---------- Study material

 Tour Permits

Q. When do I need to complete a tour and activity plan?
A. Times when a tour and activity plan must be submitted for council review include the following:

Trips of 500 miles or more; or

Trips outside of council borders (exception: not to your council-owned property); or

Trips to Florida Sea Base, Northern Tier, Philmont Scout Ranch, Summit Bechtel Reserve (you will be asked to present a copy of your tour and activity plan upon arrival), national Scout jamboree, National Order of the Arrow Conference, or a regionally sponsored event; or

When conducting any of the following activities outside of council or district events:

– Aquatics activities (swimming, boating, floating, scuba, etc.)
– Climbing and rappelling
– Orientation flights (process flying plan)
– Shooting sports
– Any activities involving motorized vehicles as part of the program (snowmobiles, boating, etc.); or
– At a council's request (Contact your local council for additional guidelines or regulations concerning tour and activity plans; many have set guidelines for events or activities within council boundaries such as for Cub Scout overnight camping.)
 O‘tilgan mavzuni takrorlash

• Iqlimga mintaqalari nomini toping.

--------------------
---------- Study material

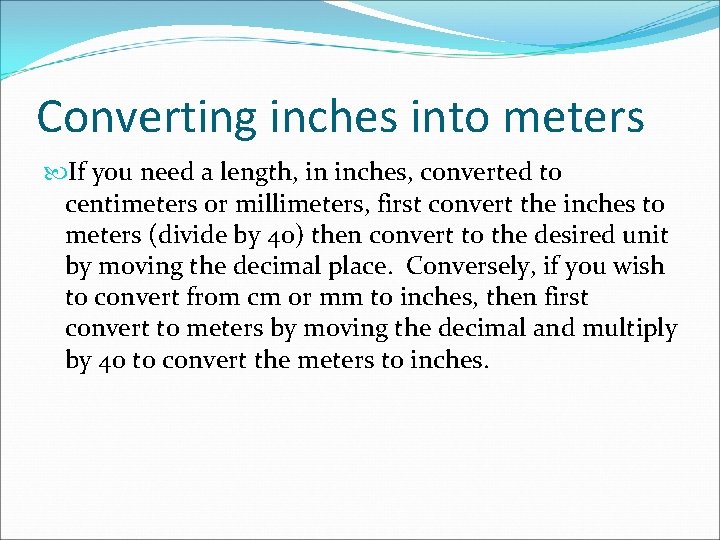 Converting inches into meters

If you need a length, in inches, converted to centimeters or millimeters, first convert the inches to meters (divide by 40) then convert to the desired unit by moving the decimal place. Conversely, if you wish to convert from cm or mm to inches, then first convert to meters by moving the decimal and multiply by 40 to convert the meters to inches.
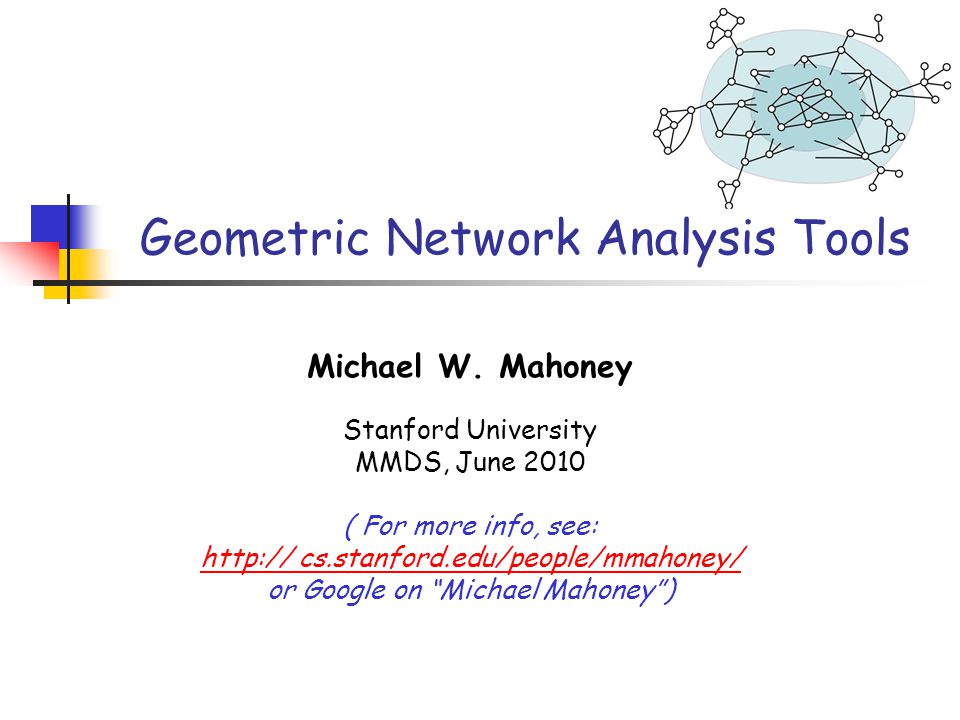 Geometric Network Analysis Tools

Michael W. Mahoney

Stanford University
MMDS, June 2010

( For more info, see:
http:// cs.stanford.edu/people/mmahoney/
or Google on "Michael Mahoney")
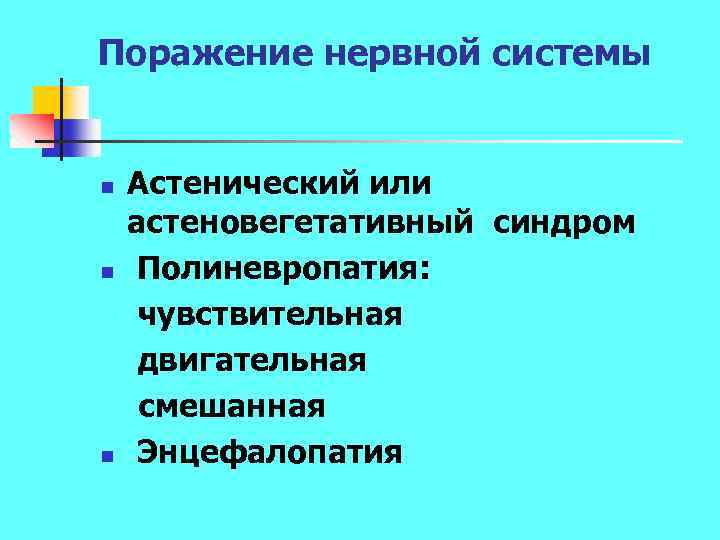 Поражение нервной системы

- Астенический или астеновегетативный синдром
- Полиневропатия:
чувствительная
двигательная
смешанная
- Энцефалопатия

--------------------

Starting at the line that has "Tour Permits" in the records above, restate word for word every line until the one that has "O‘tilgan mavzuni takrorlash", and include that one as well.

- Finished task
 Tour Permits

Q. When do I need to complete a tour and activity plan?
A. Times when a tour and activity plan must be submitted for council review include the following:

Trips of 500 miles or more; or

Trips outside of council borders (exception: not to your council-owned property); or

Trips to Florida Sea Base, Northern Tier, Philmont Scout Ranch, Summit Bechtel Reserve (you will be asked to present a copy of your tour and activity plan upon arrival), national Scout jamboree, National Order of the Arrow Conference, or a regionally sponsored event; or

When conducting any of the following activities outside of council or district events:

– Aquatics activities (swimming, boating, floating, scuba, etc.)
– Climbing and rappelling
– Orientation flights (process flying plan)
– Shooting sports
– Any activities involving motorized vehicles as part of the program (snowmobiles, boating, etc.); or
– At a council's request (Contact your local council for additional guidelines or regulations concerning tour and activity plans; many have set guidelines for events or activities within council boundaries such as for Cub Scout overnight camping.)
 O‘tilgan mavzuni takrorlash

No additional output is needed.